===== Source data

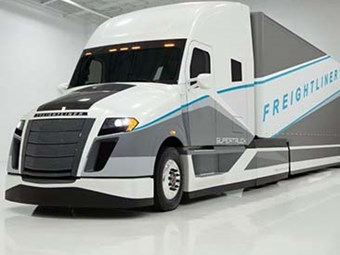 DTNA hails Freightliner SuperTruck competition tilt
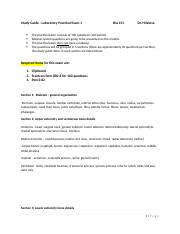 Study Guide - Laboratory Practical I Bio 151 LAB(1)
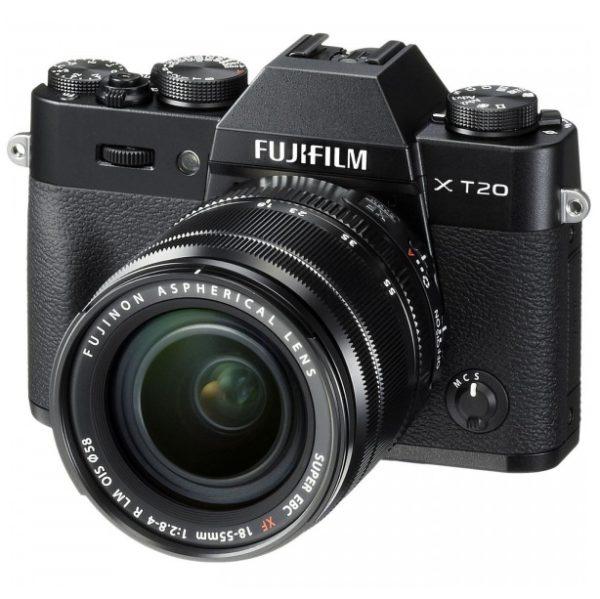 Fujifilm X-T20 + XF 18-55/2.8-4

==========
===== Source data

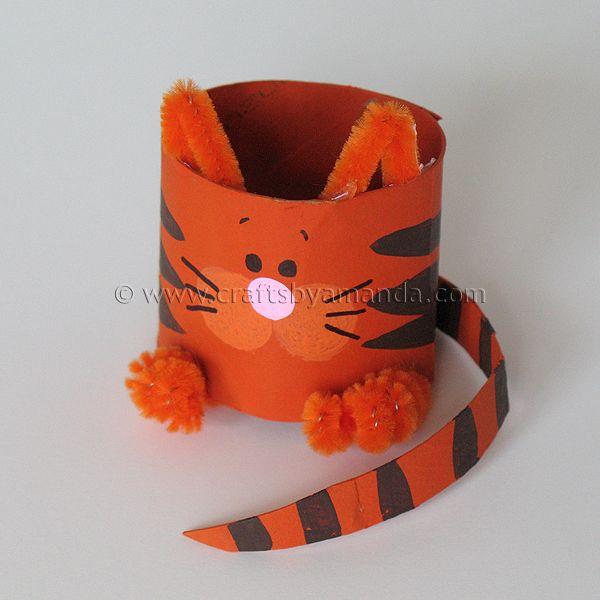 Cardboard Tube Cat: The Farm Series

==========
===== Source data

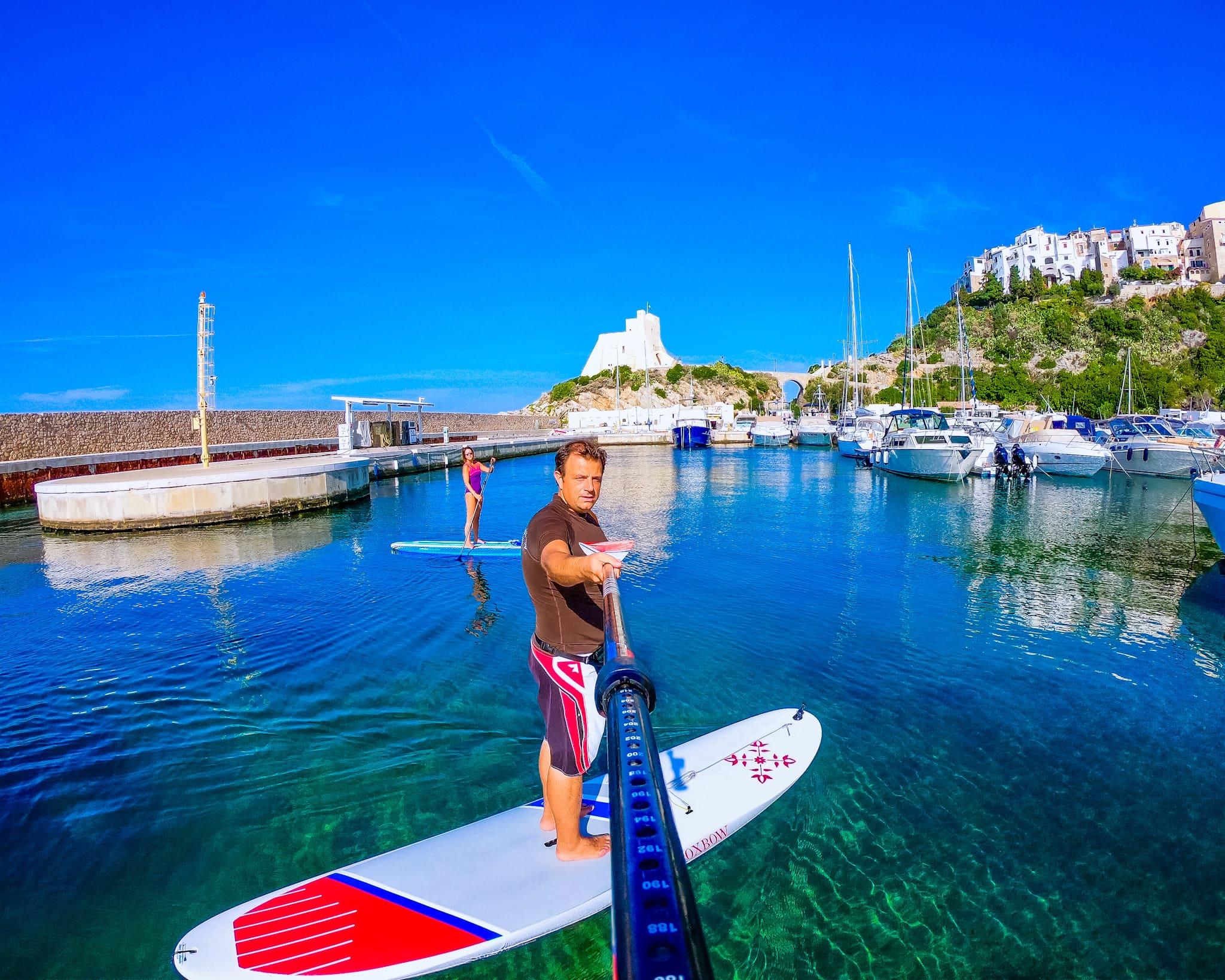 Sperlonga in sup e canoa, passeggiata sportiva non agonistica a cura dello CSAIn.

==========

What you are asked to do: Copy only what lies between the line with "DTNA hails Freightliner" and the line with "Fujifilm X-T20 + XF 18-55/2.8-4", those two lines included, exactly as given above; pictures stay out.

Response:
 DTNA hails Freightliner SuperTruck competition tilt
 Study Guide - Laboratory Practical I Bio 151 LAB(1)
 Fujifilm X-T20 + XF 18-55/2.8-4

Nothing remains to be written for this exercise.